* _REQUIRED ACTION_
Pictures should be left out when the listing below is repeated word for word.

* _GIVEN RECORDS_
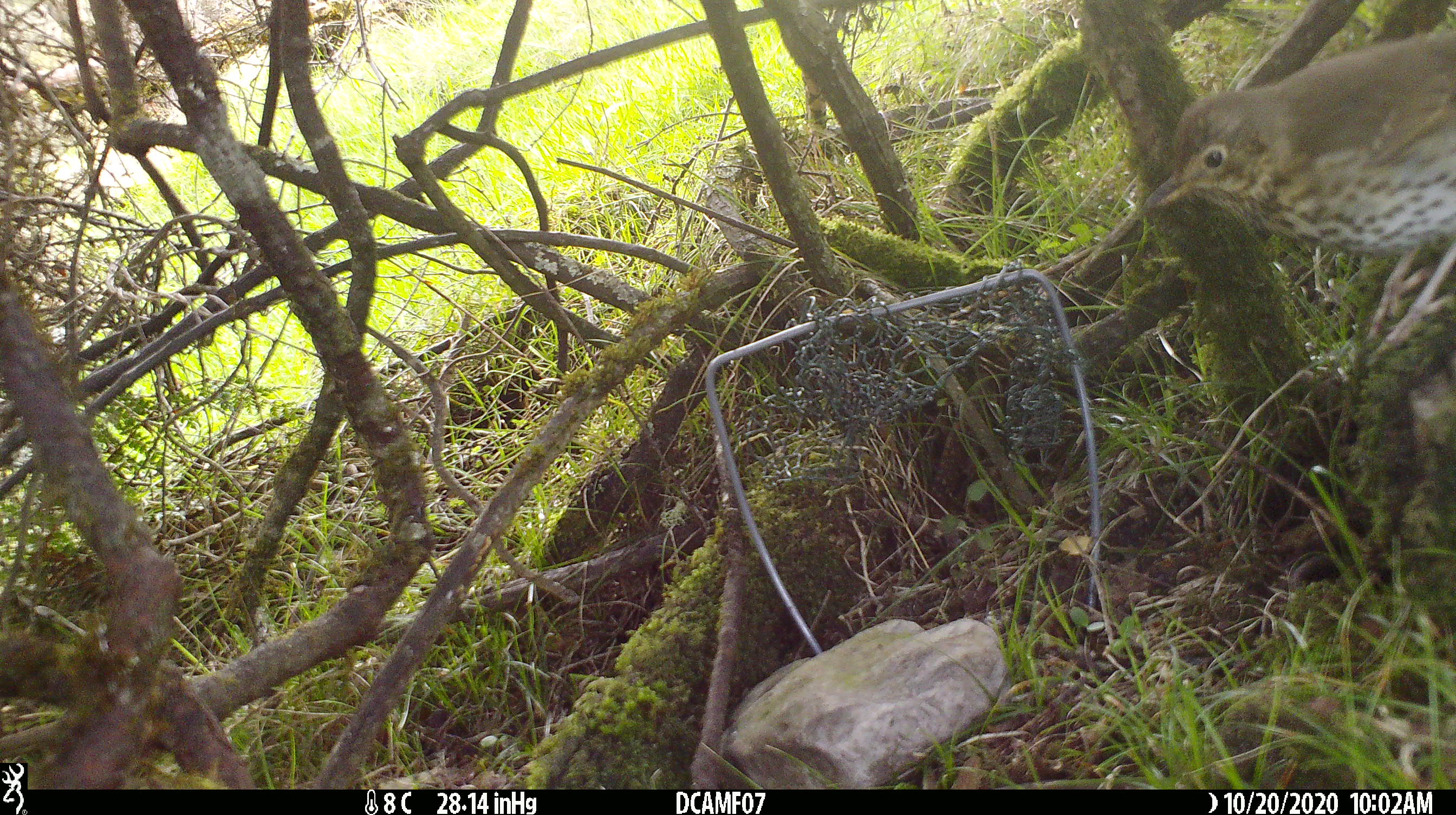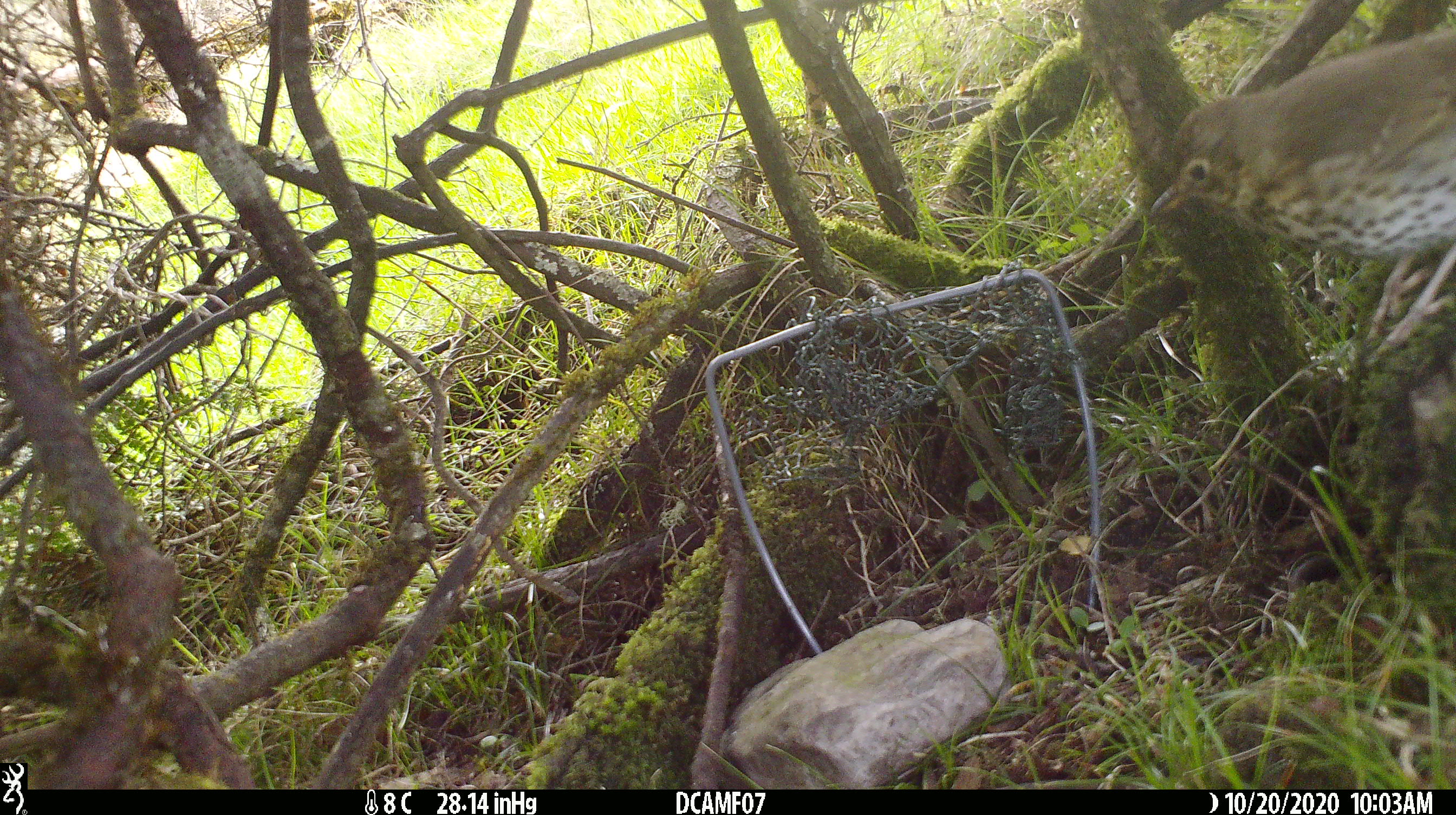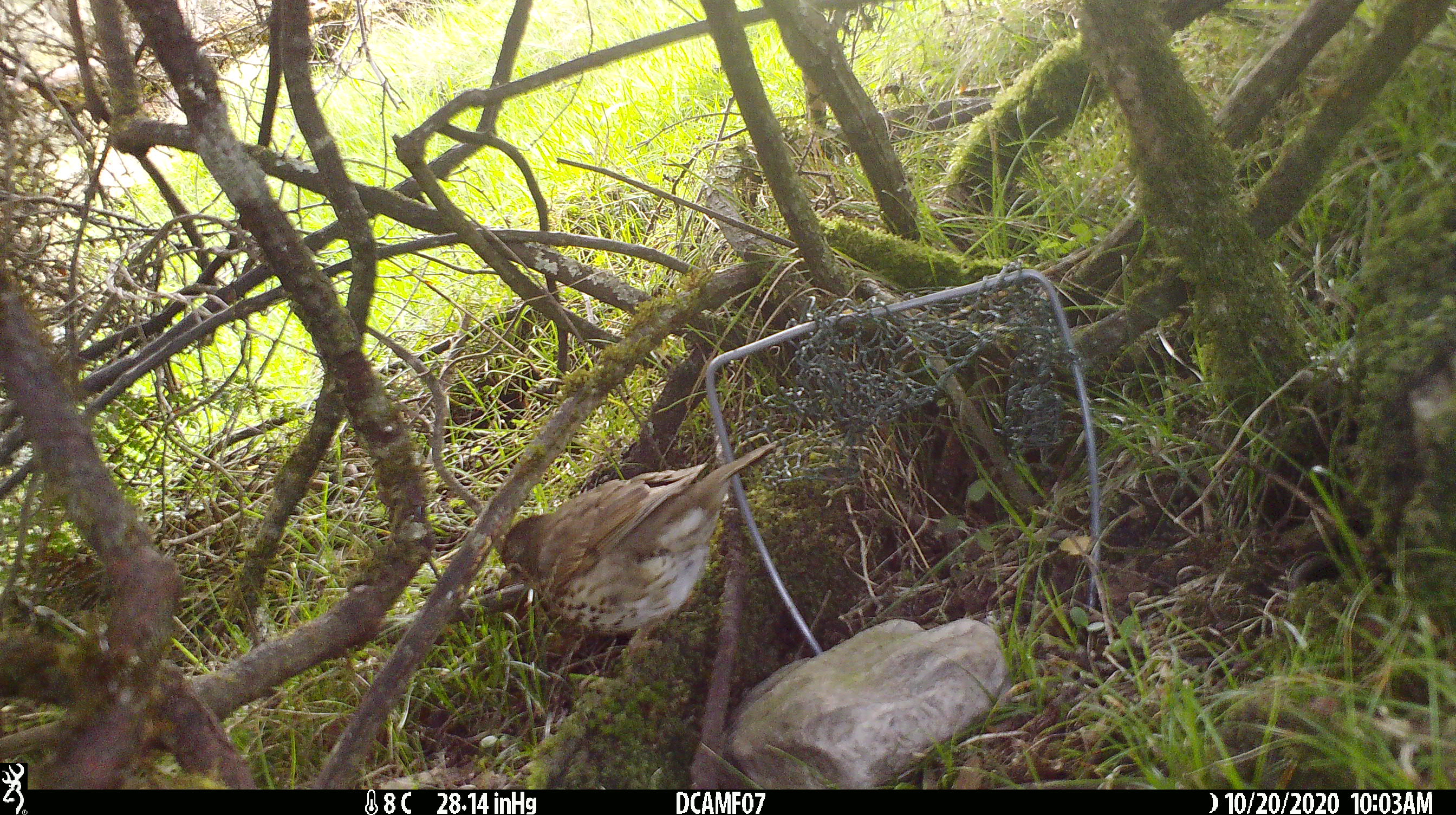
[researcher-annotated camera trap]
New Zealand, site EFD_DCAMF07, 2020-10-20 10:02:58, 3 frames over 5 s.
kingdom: Animalia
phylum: Chordata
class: Aves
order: Passeriformes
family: Turdidae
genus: Turdus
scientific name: Turdus philomelos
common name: song thrush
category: thrush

* _SOLVED EXERCISE_
[researcher-annotated camera trap]
New Zealand, site EFD_DCAMF07, 2020-10-20 10:02:58, 3 frames over 5 s.
kingdom: Animalia
phylum: Chordata
class: Aves
order: Passeriformes
family: Turdidae
genus: Turdus
scientific name: Turdus philomelos
common name: song thrush
category: thrush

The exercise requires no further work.